[WHAT THIS TASK INVOLVES] Repeat every line from the line containing "Jordan Pantofi sport" to the end of the data, exactly. Leave the pictures out.

[PROVIDED DATA]
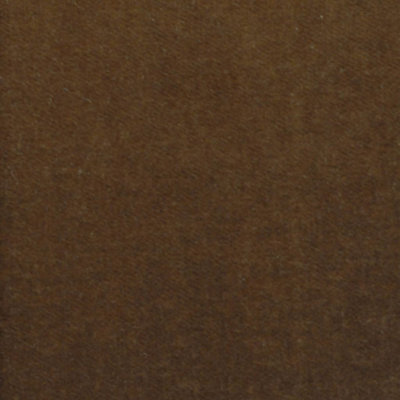 Deluxe Classic Cotton Blend Fabric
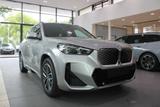 BMW iX1 xDrive30 0,25%DW+MSPORT+HEAD UP+LUXURY+18LM+ - BMW: 3.0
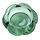 Select colour variation: Green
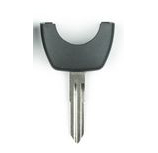 CODIFICADOR KEYLINE PARA CONTROLO REMOTO NISSAN NSN11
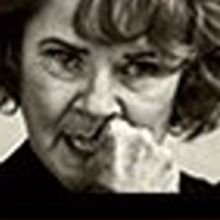 Imelda Staunton-Led WHO'S AFRAID OF VIRGINIA WOOLF? Comes to the Cinema in South Kore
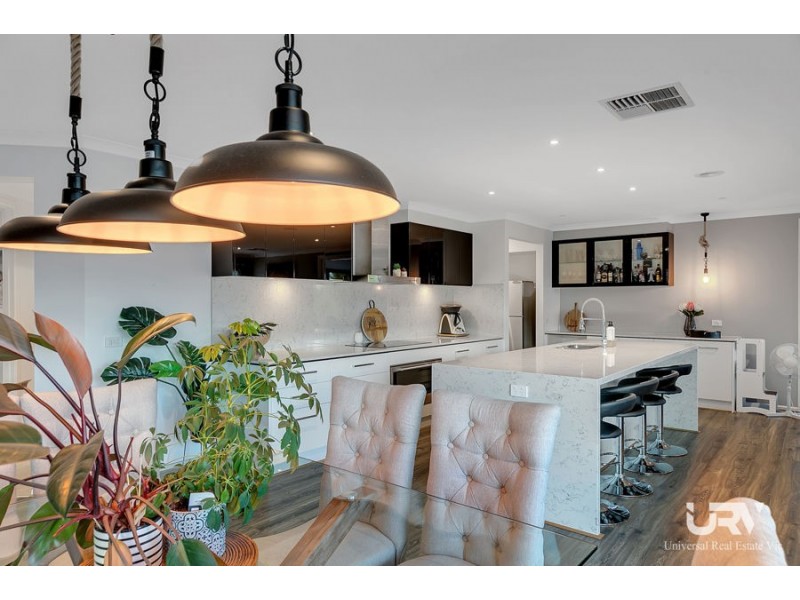 151 William Street, Wallan VIC 3756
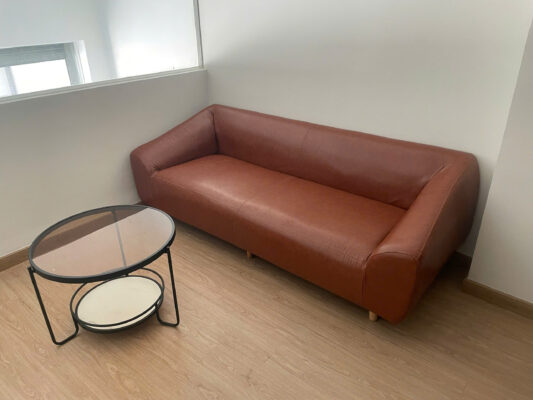 thu mua sofa cũ giá cao 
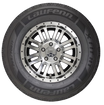 Laufenn X Fit HT (LD01) LT235/80R17 highway tire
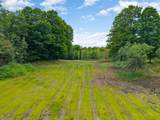 00 Sand Hill Road - Photo 5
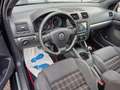 Volkswagen Golf V Lim. GTI Zwart - thumbnail 10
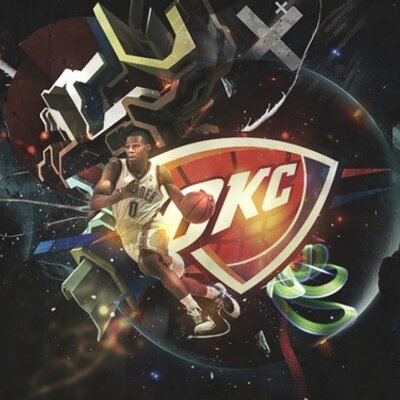 Profile Picture of James Liakakos (@jameslokc5) on Twitter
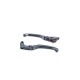 LighTech Brems- und Kupplungshebel-Kit für Yamaha R9 2025- | MT-09 / SP 2024- | Tracer 9 2025-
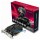 SAPPHIRE Radeon R7 250 2GB GDDR3 128-bit (11215-24-20G)
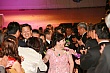 yd190.jpg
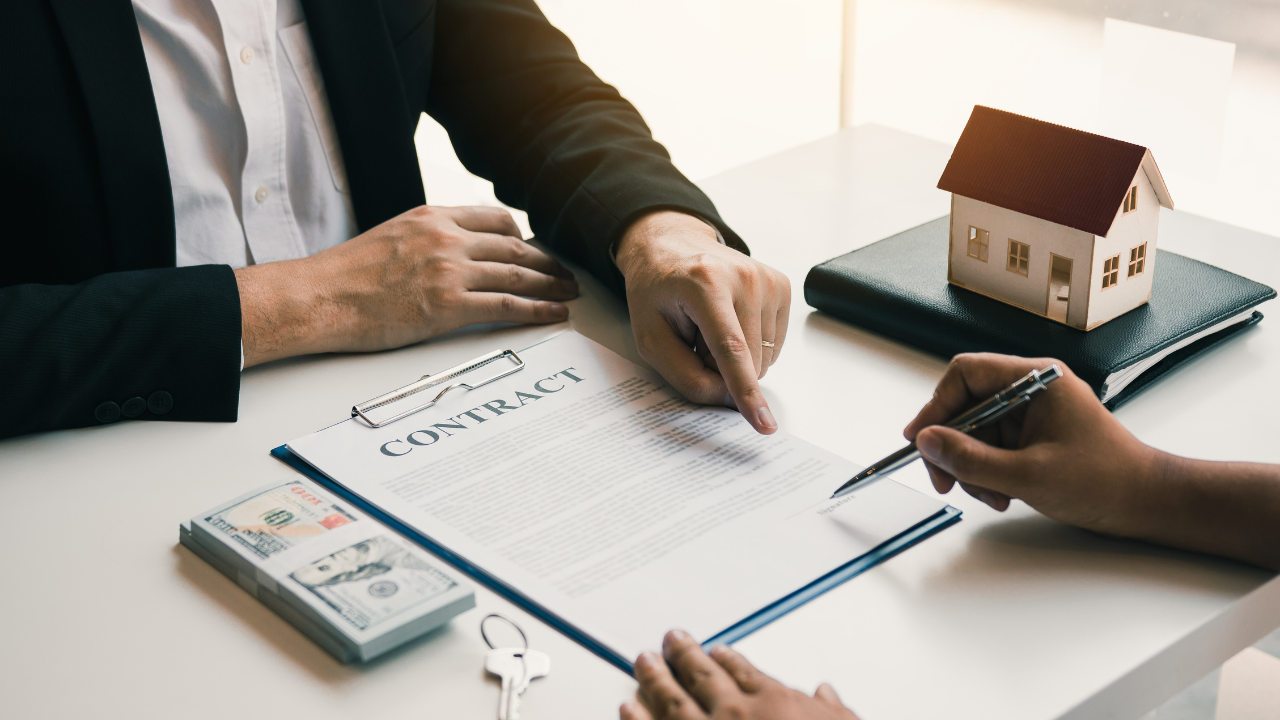 Benefits and options of using 1031 exchange for selling California property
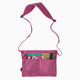 Patagonia Terravia Sacoche 3L Schoudertas Unisex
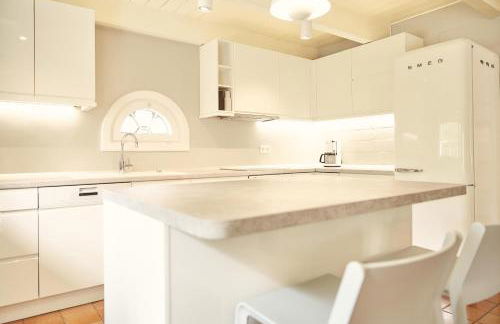 Föhrienhaus - Foto 20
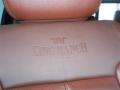 Kodiak Brown Metallic - F250 Super Duty King Ranch Crew Cab 4x4 Photo No. 11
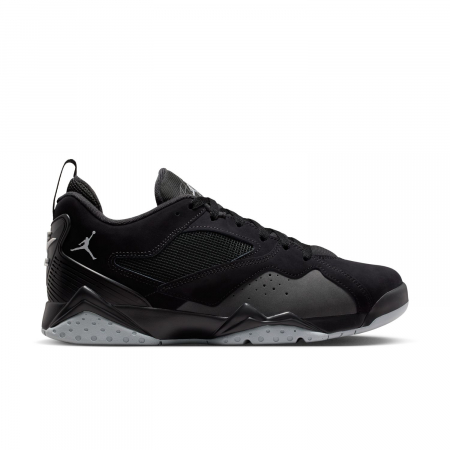 Jordan Pantofi sport Jordan Air Jordan 7 Rm - sneakerit.ro [6]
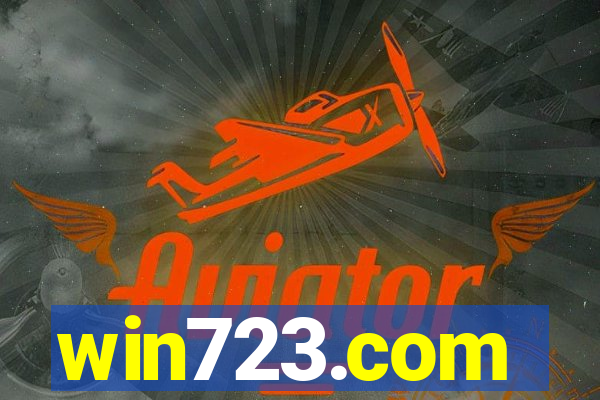 win723.com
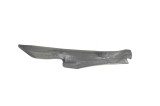 Aripa de plastic dreapta față SKODA OCTAVIA II Combi 1Z5 2012 OEM: 1Z0821112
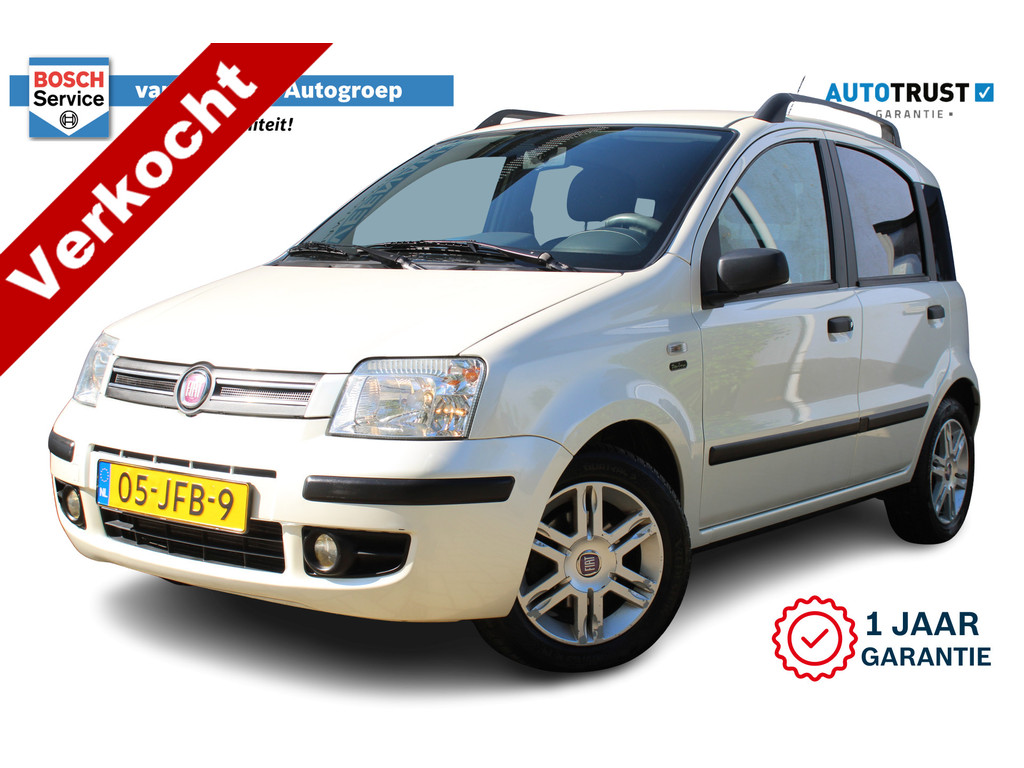 Fiat Panda 1.2 Emotion | Incl. 12 maanden Garantie 53487989-0.jpg | LSN Lease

[WORKED SOLUTION]
 Jordan Pantofi sport Jordan Air Jordan 7 Rm - sneakerit.ro [6]
 win723.com
 Aripa de plastic dreapta față SKODA OCTAVIA II Combi 1Z5 2012 OEM: 1Z0821112
 Fiat Panda 1.2 Emotion | Incl. 12 maanden Garantie 53487989-0.jpg | LSN Lease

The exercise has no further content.